“Ah! Essa falsa cultura...”
O título, tomo-o por empréstimo de Millôr Fernandes, o “escritor sem estilo”, no dizer dele mesmo.
É comum ouvirmos excrescências por aí afora. É que nós, pessoas comuns, temos a mania de dizer coisas que pensamos ser verdadeiras ou corretas até nos darmos conta de que a informação nos chegou por partes mínimas, ou tendenciosas. Mas os que detêm o poder de falar, a um só tempo, para milhões de pessoas, em som ou em palavras escritas, estes têm que se dar conta de que alguns cuidados são indispensáveis.
Achei, na Internet, uma página em que o escritor José J. Veiga (goiano de Corumbá de Goiás) era dado como nascido em Mato Grosso do Sul. Pois bem: Corumbá, a de MS, é mais conhecida, é referência histórica. Mas a nossa Corumbá de Goiás, pequenina e prosaica, bonita feito um presépio, tem importância literária: é berço de dois dos maiores contistas brasileiros: o próprio Veiga e Bernardo Elis. Cuidei rapidamente de informar, pedindo correção. Esse errinho é corriqueiro quando se trata de cidades homônimas em Estados diferentes.
Outro dia, num famoso programa de tevê, confirmei o que já sabia: nem sempre a fama equivale ao conhecimento. Numa só entrevista, festejada profissional da comunicação chamou o Código Penal de Constituição; logo depois, disse que a Guerra de Sucessão deu a Independência aos Estados Unidos (o nome certo é Guerra de Secessão); e, antes de fechar cinco minutos, a dona falou que alguns políticos agem em função de “interesses escuros” (ela queria dizer “escusos”).

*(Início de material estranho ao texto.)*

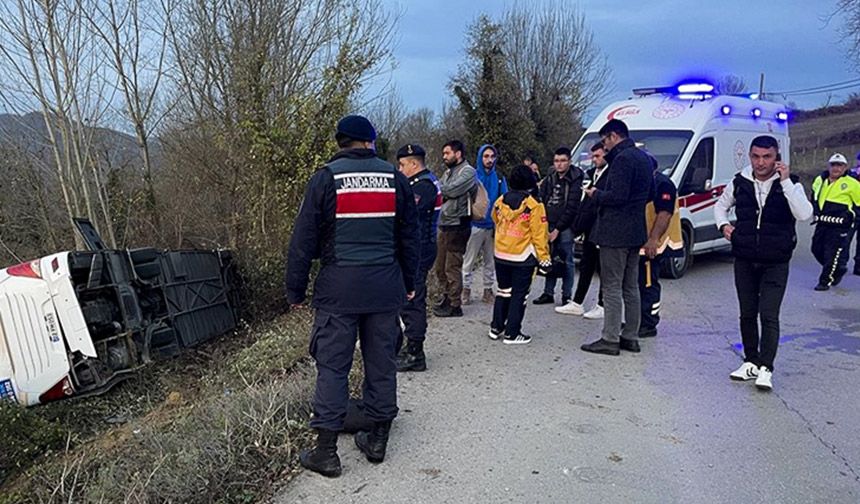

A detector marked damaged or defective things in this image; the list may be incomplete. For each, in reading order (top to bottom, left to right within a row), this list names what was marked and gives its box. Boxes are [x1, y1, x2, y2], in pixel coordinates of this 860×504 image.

crashed vehicle [0, 220, 239, 406]
overturned bus [0, 220, 239, 406]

Nada a estranhar: não há muitos dias, aquela senhora, embarcada num dos maiores transatlânticos da atualidade, não soube dizer que o “volante” dos antigos navios se chamava “timão”. E, noutra vez, disse que os jovens gaúchos, no passado “dançavam o minuano”. Ora: minuano é um vento forte que vem da Antártica, e não uma dança (minueto)...
Tive ocasião de comentar com outras pessoas que viram e ouviram essas aberrações. Há quem diga que o problema é de audição, pois os apresentadores de tevê usam um minúsculo ponto eletrônico, e o diretor costuma soprar sugestões que, nem sempre, o apresentador entende; mas à má audição daquela senhora temos de associar uma total ignorância. Mas os ganhos em pecúnia lhe chegam a milhões, pois, pelo visto, basta uma cara bonita e a coragem de se mostrar sem constrangimentos, pondo a nu o pouco aproveitamento das escolas e a falta de intimidade com os livros. E, na mesma roda de comentários, alguém não resistiu e comparou-a a jogadores de futebol. Mas estes, para ganharem muito dinheiro, têm de ter talento e competência profissional.
E então, pensando no futuro, observo crianças. Vejo alguns meninos e meninas em altos vôos, dominando palavras e textos, falando em ciências e informações gerais; e vejo outros, orgulhosamente exibindo boletins cheios de notas altas e conceitos na classe A, mas seus cadernos mostram coisas absurdas, como um total desconhecimento de ortografia. Escrevem “serveja” ou referem-se à “cenha”. Imagino quando tiverem de escrever tóxico, executar e enxame, com a letra X variando em três sons distintos.
As escolas fingem que ensinam; os pais deixam tudo por conta da escola. Descobri, há décadas, que o ambiente doméstico é, de fato, o berço de conhecimentos e hábitos, forjam o indivíduo na qualidade de madeira de lei; a escola age como ferramentas que aprimoram a forma, lixam e dão brilho.
Encerro como comecei, recordando Millôr Fernandes: “É inegável que a leitura melhora fundamentalmente o ser humano. Desde que, claro, ele seja alfabetizado. Já a televisão piora até o analfabeto”.